Very small image files that can track user behavior have started to emerge in phishing campaigns, where hackers use them to gather information on their targets, Check Point researchers warn.
These very small image files are designed to send a string of code to an outside website. Usually of only one pixel in size, these images can also be hidden by setting them to the same color as the background of a web page, which allows them to go unnoticed by the user. They can also be used in emails, with the same purpose, and are called tracking pixels because of their small size and obvious purpose.
This information is most often used by marketers to fine tune their advertising, but cybercriminals can also abuse the technique to gather information on cloud-platform components and discover known software vulnerabilities they can exploit in a later attack.
Check Point also explains that phishers can use tracking pixels in their attacks to learn which recipients are most likely to open their scam emails. Phishing attacks that leverage tracking pixels as a surveillance tool have been already observed in the wild, Check Point says.
“Since some scammers retool mass phishing attacks against random users to target high-value enterprise users, scammers are turning to pixel tracking to increase the odds a spear phishing attack will succeed,” the researchers reveal.
The researchers observed tracking pixels in phishing emails in August 2016, when in-place filters prevented the image from loading, which resulted in a red x placeholder image being displayed instead.
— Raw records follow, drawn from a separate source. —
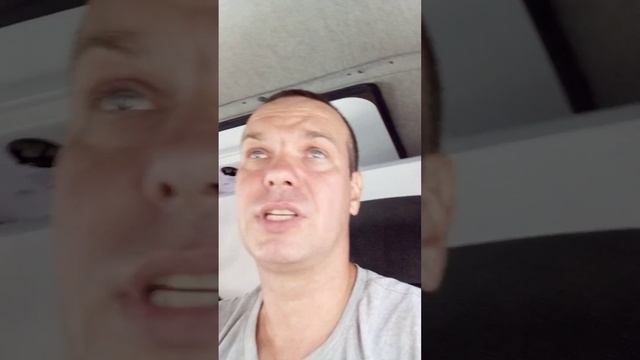 Отзыв на стояночный кондиционер 2.6 киловатта, электрический моноблок. смотреть онлайн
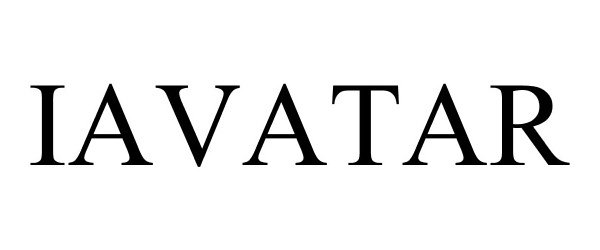  IAVATAR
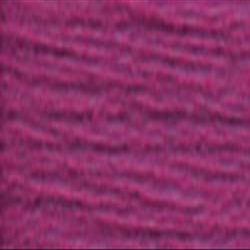 Anchor Cotton Embroidery Thread, 8 m No 0070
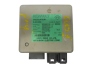 Calculateur Renault 8200265136 6900000471 KOYO 21084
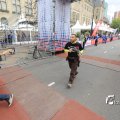 IMG_1246455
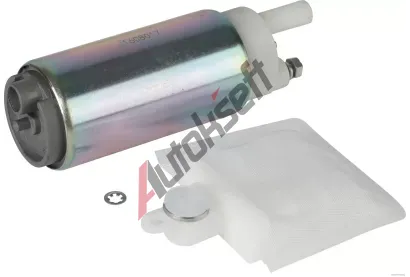 HERTH+BUSS JAKOPARTS Palivov� �erpadlo JAK J1608017, J1608017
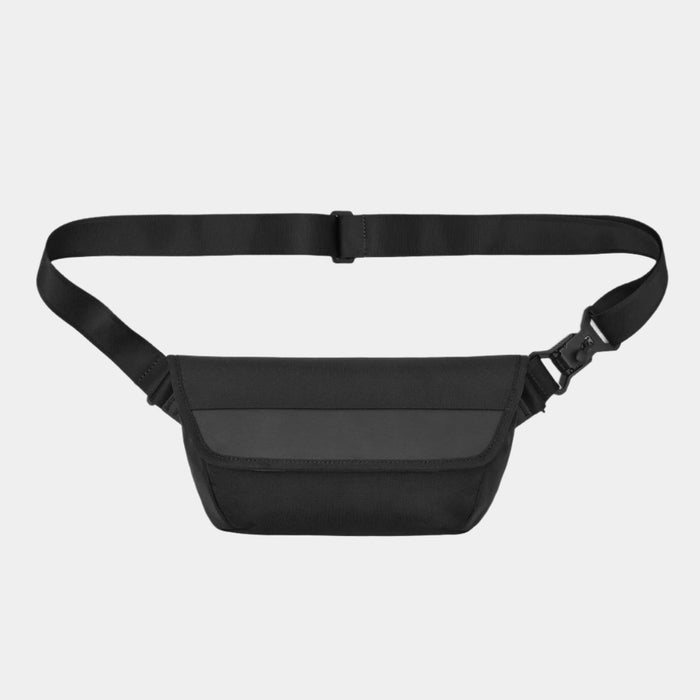 2L / Black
These small images, Check Point says, threaten privacy in more than emails and web pages.
“For well over a decade, it has been understood that you can utilize tracking pixels in Microsoft Office files like Word documents, Excel spreadsheets and PowerPoint presentations. This works because Office files can link to an image located on a remote Web server. Putting a tracking pixel in an Office document allows you to be able to track a document’s activity as it moves through an organization,” the security firm notes.
While not found to be the direct cause of any specific security breach, tracking pixels are used for their surveillance capabilities in activities that precede attacks against users and infrastructure. The good news, however, is that it’s easy to stay protected.
Enterprises are advised to deploy email and anti-phishing security controls as part of their cloud-security arsenal, as well as to ensure that any software running in a cloud environment is patched at all times. Using web application security to protect any unpatched software should also help prevent intrusion. Looking for anomalous image placeholders when downloading pictures in advertising emails is also a good idea.